→ About this task:
Extract all records. Keep each one exact.

Start of Stored data

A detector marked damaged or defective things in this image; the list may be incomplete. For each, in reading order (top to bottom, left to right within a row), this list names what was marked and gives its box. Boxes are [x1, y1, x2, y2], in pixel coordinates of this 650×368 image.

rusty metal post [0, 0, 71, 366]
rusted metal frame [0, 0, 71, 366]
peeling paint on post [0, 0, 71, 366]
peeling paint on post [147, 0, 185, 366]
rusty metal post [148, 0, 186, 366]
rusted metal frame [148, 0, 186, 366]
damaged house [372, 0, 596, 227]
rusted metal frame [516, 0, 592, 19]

End of Stored data

→ Output of the task:
A detector marked damaged or defective things in this image; the list may be incomplete. For each, in reading order (top to bottom, left to right within a row), this list names what was marked and gives its box. Boxes are [x1, y1, x2, y2], in pixel coordinates of this 650×368 image.

rusty metal post [0, 0, 71, 366]
rusted metal frame [0, 0, 71, 366]
peeling paint on post [0, 0, 71, 366]
peeling paint on post [147, 0, 185, 366]
rusty metal post [148, 0, 186, 366]
rusted metal frame [148, 0, 186, 366]
damaged house [372, 0, 596, 227]
rusted metal frame [516, 0, 592, 19]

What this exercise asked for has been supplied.